By coupling phase field method and electrostatic model, a numerical study is performed to investigate the electro-hydrodynamics of droplet generation in a co-flowing microfluidic device under electric control. It is indicated that an axisymmetric electric force normal to the interface changes the competition among the governing forces for the droplet generation. Consequently, four flow regimes during droplet generation are observed: dripping, dripping-jetting transition, jetting and threading with no droplets generated. Increasing the electric force can suppress the role of interfacial tension, which restrains the head-growth of the inner fluid in the dripping regime and the Rayleigh-Plateau instability appearing in the jetting regime. The squeezing, necking and breakup of the inner fluid thread is also enhanced by increasing the electric force, leading to increments in the droplet generation frequency and deformation rate as well as decrement in the droplet size. Moreover, the monodispersity in the dripping regime is best, while that in dripping-jetting transition regime is worst.
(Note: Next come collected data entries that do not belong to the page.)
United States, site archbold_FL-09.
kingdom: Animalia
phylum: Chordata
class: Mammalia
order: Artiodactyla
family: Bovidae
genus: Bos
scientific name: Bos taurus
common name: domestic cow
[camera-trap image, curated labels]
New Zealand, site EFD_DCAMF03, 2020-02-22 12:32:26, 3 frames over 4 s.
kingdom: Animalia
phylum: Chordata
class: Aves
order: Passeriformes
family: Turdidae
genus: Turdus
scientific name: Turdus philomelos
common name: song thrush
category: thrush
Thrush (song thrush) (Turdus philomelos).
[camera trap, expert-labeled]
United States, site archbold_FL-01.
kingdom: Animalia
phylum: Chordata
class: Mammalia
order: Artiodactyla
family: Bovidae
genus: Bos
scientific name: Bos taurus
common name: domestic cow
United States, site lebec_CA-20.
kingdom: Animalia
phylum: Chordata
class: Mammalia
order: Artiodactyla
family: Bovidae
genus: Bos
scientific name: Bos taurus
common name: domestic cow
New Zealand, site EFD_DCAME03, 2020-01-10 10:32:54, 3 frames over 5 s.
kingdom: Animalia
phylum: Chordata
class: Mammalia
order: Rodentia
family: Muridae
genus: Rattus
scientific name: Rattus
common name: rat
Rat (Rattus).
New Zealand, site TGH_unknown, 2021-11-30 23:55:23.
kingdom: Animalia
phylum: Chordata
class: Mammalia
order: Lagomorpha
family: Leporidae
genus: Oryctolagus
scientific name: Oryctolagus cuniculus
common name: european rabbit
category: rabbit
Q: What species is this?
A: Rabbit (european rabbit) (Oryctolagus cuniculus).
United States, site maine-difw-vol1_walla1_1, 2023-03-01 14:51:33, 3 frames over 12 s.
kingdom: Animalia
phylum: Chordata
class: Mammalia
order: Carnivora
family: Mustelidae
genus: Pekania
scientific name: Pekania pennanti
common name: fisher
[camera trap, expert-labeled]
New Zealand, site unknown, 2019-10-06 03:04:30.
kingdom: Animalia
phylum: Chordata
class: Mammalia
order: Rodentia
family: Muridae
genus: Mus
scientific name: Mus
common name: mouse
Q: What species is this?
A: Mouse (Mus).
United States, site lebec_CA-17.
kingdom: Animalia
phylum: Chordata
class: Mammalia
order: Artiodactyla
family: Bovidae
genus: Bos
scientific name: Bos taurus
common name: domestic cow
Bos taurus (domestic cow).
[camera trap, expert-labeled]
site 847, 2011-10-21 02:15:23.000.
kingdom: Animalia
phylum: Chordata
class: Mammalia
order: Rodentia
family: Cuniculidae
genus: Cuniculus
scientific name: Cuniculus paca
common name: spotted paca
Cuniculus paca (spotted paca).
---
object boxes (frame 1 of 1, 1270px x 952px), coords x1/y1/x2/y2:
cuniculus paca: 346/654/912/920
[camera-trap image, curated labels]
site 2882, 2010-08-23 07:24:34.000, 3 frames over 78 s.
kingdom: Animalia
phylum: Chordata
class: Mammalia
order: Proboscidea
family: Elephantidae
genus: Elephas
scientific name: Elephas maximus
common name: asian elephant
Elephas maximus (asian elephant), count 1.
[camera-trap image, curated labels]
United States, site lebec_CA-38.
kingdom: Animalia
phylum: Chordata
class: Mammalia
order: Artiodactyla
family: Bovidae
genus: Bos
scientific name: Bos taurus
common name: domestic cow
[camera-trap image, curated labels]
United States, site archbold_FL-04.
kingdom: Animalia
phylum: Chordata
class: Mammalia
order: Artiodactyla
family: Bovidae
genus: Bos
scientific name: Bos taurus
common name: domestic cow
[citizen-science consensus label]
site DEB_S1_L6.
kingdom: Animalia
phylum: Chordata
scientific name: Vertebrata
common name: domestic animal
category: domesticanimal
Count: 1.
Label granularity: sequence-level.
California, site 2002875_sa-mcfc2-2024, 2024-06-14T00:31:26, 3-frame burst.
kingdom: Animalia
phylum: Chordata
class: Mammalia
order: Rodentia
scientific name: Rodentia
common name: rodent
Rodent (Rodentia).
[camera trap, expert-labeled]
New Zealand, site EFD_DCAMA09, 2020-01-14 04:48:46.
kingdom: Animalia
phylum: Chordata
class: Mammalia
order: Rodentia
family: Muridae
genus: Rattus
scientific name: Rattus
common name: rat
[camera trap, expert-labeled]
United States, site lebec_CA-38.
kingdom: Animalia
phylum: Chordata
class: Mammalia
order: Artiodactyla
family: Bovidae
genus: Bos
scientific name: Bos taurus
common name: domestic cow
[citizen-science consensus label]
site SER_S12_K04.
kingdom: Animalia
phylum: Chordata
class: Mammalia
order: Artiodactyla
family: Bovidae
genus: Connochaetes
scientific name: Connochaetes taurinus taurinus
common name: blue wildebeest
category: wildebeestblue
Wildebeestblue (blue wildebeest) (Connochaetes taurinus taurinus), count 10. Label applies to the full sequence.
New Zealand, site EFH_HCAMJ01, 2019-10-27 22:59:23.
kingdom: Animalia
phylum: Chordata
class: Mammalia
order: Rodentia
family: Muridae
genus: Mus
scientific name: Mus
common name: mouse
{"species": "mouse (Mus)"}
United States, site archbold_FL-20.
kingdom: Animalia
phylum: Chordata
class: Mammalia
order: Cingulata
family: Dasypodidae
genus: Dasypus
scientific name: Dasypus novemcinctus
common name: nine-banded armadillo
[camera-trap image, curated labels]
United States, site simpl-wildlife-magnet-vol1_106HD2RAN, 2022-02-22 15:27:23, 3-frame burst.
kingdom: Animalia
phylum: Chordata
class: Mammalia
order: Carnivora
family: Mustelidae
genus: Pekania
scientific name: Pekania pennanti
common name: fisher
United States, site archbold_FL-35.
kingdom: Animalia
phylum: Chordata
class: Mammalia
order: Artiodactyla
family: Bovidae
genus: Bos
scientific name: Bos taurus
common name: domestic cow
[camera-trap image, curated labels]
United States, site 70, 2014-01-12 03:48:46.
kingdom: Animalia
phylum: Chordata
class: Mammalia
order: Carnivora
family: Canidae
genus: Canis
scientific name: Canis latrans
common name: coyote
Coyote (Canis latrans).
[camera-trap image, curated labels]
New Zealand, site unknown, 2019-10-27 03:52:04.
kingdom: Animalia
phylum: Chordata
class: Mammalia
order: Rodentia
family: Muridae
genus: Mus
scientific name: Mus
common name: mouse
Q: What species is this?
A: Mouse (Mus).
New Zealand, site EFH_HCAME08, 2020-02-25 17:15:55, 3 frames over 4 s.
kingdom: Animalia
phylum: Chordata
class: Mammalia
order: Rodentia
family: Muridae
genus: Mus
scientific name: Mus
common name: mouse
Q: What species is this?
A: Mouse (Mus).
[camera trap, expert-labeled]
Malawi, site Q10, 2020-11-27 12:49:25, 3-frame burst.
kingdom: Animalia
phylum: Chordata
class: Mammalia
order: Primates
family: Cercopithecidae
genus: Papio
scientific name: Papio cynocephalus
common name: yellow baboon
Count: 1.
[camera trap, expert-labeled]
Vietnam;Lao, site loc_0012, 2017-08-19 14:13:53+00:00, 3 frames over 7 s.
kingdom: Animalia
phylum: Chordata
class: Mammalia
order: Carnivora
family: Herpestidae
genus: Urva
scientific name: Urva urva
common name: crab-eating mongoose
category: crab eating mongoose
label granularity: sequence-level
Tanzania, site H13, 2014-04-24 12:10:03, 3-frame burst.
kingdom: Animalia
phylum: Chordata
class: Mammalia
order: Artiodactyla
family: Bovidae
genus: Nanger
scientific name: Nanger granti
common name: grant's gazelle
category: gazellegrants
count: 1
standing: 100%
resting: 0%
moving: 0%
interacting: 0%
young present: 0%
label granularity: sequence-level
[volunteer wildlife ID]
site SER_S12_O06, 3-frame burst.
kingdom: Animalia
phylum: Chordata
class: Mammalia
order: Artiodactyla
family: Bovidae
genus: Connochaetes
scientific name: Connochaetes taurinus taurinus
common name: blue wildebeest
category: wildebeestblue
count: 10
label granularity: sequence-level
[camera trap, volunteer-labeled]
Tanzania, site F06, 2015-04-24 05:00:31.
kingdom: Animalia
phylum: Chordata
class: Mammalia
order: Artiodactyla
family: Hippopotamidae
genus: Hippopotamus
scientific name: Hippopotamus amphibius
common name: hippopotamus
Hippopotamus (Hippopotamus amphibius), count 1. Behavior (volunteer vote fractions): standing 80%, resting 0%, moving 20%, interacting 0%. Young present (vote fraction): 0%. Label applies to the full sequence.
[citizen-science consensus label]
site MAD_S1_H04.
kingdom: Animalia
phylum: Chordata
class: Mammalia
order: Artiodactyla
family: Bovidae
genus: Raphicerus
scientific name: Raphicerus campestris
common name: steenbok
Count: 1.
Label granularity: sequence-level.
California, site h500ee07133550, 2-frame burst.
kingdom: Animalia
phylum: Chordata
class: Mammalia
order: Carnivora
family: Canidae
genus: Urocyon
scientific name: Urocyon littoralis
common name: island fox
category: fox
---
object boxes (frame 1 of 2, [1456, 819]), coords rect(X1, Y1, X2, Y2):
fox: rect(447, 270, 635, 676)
Depending on the hydrodynamic capillary number (Ca) and electric capillary number (CaE), a droplet generation regime diagram is plotted to quantitatively represent the flow regimes, which indicates that, when the Ca and CaE are low enough (Ca ≤0.20 and CaE≤0.8), only the dripping regime is observed, and the threading regime is only able to appear at sufficiently low Ca (Ca ≤0.125) and high CaE (CaE≥2.68). The current study is useful for the precise electric control of microfluidic droplet template generation involved in advanced materials processing, micro-chemical technology, biomedical engineering, etc.